TEXT SHOWN:
================================

Monday, May 20, 2013

Kind of a drag

We are on the hard at Deltaville Boatyard in Deltaville, Virginia.  It's been a while since I last posted and I have much to update here.  Sorry for keeping everyone in suspense -- yes, I did arrive back safely, tender in tow, Wednesday evening, before sundown as I had hoped.  I ended up stopping at Davis Travel Center to dump the tanks, a familiar stop for us.  The rest of my trip was blissfully uneventful, if a bit long and tedious, and Louise had dinner and a cold beer waiting for me when I arrived home.

We did have a bit of a scramble after I arrived, as the power outlet next to the spot where we were told to park turned out to be in use by the sailboat on the hard in the next spot over.  With no one aboard we simply  left Odyssey unplugged for the night, and Thursday morning they found us a different spot on the other side of the yard, with several power outlets from which to choose.  This spot is much closer to the boat, which is a great advantage, but a bit less shady and further from the pool, which I think will be a welcome amenity in a week or so.

This spot also has 50-amp power, albeit with the marine style receptacle.  I had initially figured I would need to make myself an adapter, until I remembered that one of the goodies that John gave me on my stop in Richmond Hill was a long 50-amp shore cord, which had the correct connectors on each end to simply plug the bus straight in.  After we got the bus squared away I plugged it in, even though we are not yet aboard, because I am having enough trouble with the batteries that I can't even let it go overnight now.  With power available full time, that problem has dropped down the priority list, behind the air system leak and yet another leaking commode seal.

Other than an engine alignment and subsequent sea trial, we were not really on the yard schedule until this week, so we've remained on Vector while we still had the luxury of climate control and a nice view from our aft deck.  That's given me some time to tie up several loose ends on various projects, get materials ordered, and deal with the tenders.  We've been enjoying sitting on the aft deck each evening with a beer before dinner, and while we've mostly been eating in, we did run over to Cocomo's one evening for dinner.

After getting the bus squared away Thursday I spent most of the day recovering from my whirlwind trip.  I had a ton of unanswered emails and a lot of other catching up to do.  We had plans to go out to dinner, but mother nature changed that while we were out on deck sipping our beers.  A severe thunderstorm warning popped up on both the weather radio and my phone, and in a blink of an eye a squall blew in that had us scrambling to add more lines and fenders.

After we secured everything we went back out on deck to watch the show.  Just behind us is a popular anchorage, and several skippers were out on deck keeping watchful eyes on their ground tackle.  At one point we estimated the winds at 25kt steady, gusting to 40 or so.  One unfortunate sailboat, however, was unmanned, and we watched in amazement as their anchor let go in one of those gusts.  The boat moved a hundred feet or so before the anchor grabbed again, but once broken free it never got enough bite to hold the boat.  Every few minutes the boat dragged another few dozen feet, and within the span of a half hour or so the boat had dragged a quarter mile and was threatening to come smashing into the marina.

================================

TASK LIST:
**1)** In the blog post, where did the writer stop to dump the tanks?
**2)** Name every business or establishment mentioned in the blog post.
**3)** Carry on the blog post about the boatyard stay and the squall, starting after its last sentence.
The items come from a separate source and have nothing to do with the blog post.

EXCERPTED DATA:
================================

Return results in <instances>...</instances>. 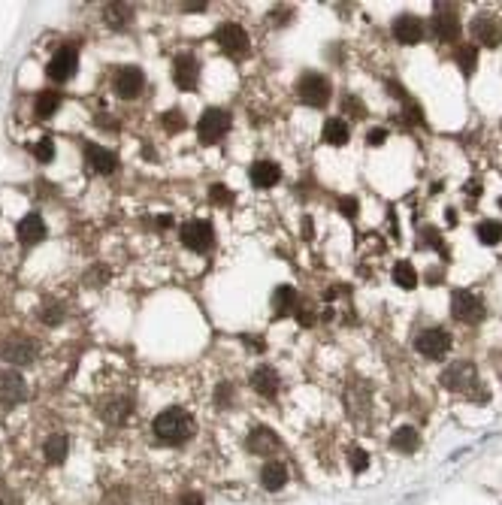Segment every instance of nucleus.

================================

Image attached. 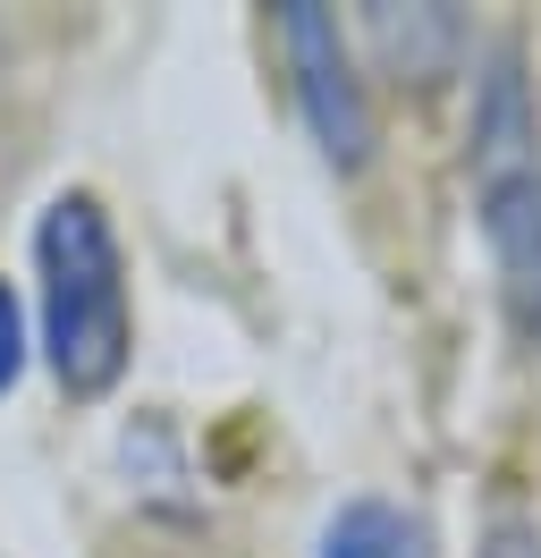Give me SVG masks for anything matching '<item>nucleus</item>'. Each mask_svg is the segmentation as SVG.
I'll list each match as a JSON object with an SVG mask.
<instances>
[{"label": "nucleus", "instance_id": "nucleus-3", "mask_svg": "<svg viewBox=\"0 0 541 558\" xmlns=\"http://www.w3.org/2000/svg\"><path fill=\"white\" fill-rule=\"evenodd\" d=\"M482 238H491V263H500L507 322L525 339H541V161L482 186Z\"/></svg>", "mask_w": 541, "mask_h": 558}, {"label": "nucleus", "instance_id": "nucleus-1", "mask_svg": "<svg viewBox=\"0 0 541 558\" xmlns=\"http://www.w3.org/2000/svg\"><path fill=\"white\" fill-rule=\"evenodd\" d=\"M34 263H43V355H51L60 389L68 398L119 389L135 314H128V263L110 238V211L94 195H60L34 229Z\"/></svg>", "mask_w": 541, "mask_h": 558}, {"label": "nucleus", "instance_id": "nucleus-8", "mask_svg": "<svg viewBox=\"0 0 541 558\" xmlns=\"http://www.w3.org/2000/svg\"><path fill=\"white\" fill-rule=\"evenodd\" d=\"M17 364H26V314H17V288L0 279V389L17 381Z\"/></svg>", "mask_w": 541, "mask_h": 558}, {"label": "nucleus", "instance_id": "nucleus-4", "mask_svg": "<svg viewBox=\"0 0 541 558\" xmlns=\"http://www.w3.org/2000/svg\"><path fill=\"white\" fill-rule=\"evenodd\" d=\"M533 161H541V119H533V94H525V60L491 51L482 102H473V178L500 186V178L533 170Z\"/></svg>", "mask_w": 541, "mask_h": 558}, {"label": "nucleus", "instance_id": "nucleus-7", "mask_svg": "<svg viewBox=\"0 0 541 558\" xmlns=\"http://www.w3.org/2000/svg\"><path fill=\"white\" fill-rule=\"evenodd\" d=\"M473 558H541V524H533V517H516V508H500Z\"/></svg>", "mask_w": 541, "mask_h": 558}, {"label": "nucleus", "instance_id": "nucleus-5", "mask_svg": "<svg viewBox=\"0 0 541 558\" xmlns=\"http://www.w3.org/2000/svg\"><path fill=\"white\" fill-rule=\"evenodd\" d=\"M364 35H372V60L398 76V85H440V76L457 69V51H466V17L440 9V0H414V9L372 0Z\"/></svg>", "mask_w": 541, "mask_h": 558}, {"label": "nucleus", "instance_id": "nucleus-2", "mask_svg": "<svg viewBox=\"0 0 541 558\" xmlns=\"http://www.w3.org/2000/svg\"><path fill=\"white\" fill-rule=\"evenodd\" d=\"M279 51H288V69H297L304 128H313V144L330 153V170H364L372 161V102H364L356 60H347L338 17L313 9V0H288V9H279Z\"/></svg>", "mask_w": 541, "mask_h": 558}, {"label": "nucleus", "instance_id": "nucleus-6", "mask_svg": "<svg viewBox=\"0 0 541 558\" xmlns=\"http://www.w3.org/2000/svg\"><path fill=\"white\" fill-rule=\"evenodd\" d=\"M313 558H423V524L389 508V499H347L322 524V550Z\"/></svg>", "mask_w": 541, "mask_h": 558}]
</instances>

================================

TASK-BY-TASK ANSWERS:
**1)** Davis Travel Center.

**2)** Deltaville Boatyard, Davis Travel Center, Cocomo's

**3)**
I ran to tell some of the boaters who might be in jeopardy, then we went back to Vector to grab some lines and fenders.  By the time we made it back to the marina area, the wind had pushed the errant boat into the fuel dock, and one of the aforementioned boaters managed to grab one of its lines.  We helped him finish tying it off, then put some fenders around it.  We left a note for the owner on his tender, tied to the dinghy dock right next to us.

He did not return until this morning, while we were being hauled out.  He was very grateful that we were able to get him tied off.  He was very, very lucky -- this could have ended any of a dozen ways that would have been far worse.  As it was, he ended up owing the marina four nights' dockage, and was glad to pay it.  As for us, it was very instructive to watch what happens when an anchor drags in a squall.

Another consequence of the storm was that someone crashed into a phone pole in the middle of town, taking out every phone line and all Internet service at this end of the peninsula.  So we were without reliable Internet all weekend, making do with very sporadic low-speed connectivity from my cell phone, which itself has a marginal signal here.  Cocomo's had to take our credit card Friday night hand written on one of those old-fashioned carbon-copy charge slips.

Friday and Saturday were project days, and while blogging was on my list, the lack of connectivity pushed it out.  What little online time I had was given over to researching and ordering component parts for the new electrical system, the replacement bilge pumping system, the new tender, and various other projects on our agenda while we are in the yard.  We did make time Saturday evening, though, to get together with fellow cruisers Rod and Pauline, whom we met in Hilton Head, and who are on their way back to Australia for a while after having their boat hauled across the street at Zimmerman Marine.

Yesterday we were finally able to get the new tender in the water.  I needed to put a new battery in it to get it started; fortunately there is a Napa Auto Parts right at the end of the street here.  Given this is the boating capital of the Chesapeake, unsurprisingly they stock a number of marine batteries, and had a drop-in replacement available.  I had to pay cash, owing to the aforementioned phone service disruption, which was not repaired until late yesterday afternoon.

New tender in the water, with the console cover on.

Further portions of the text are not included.